Solicitud: Presenta en una tabla Markdown, con las columnas Núm y Línea, todas las líneas desde la que contiene "From this visual snapshot, of the group" hasta la última, ambas incluidas. Numera cada fila y deja fuera las líneas en blanco.
:::
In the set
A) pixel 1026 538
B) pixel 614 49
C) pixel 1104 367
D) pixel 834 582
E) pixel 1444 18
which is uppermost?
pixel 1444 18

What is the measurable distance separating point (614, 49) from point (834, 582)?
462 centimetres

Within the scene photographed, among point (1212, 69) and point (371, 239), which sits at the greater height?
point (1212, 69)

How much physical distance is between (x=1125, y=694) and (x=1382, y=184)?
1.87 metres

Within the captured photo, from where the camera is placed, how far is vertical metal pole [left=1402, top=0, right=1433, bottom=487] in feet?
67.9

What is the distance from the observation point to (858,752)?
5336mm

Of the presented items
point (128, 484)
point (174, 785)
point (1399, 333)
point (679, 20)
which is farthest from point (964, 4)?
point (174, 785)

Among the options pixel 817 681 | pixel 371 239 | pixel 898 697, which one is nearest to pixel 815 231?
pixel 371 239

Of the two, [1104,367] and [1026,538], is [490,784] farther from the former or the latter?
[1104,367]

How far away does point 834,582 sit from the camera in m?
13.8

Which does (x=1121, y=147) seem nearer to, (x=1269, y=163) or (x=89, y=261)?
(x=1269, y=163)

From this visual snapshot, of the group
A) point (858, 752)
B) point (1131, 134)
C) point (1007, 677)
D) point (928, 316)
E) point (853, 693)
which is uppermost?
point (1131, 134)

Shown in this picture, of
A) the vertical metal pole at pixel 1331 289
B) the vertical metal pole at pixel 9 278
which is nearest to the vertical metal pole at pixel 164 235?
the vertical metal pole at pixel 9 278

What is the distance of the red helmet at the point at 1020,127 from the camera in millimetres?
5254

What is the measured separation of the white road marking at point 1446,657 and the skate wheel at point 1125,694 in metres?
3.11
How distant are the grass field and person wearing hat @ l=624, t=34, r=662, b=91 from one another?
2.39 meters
:::
Resultado:
| Núm | Línea |
|---|---|
| 1 | From this visual snapshot, of the group |
| 2 | A) point (858, 752) |
| 3 | B) point (1131, 134) |
| 4 | C) point (1007, 677) |
| 5 | D) point (928, 316) |
| 6 | E) point (853, 693) |
| 7 | which is uppermost? |
| 8 | point (1131, 134) |
| 9 | Shown in this picture, of |
| 10 | A) the vertical metal pole at pixel 1331 289 |
| 11 | B) the vertical metal pole at pixel 9 278 |
| 12 | which is nearest to the vertical metal pole at pixel 164 235? |
| 13 | the vertical metal pole at pixel 9 278 |
| 14 | What is the distance of the red helmet at the point at 1020,127 from the camera in millimetres? |
| 15 | 5254 |
| 16 | What is the measured separation of the white road marking at point 1446,657 and the skate wheel at point 1125,694 in metres? |
| 17 | 3.11 |
| 18 | How distant are the grass field and person wearing hat @ l=624, t=34, r=662, b=91 from one another? |
| 19 | 2.39 meters |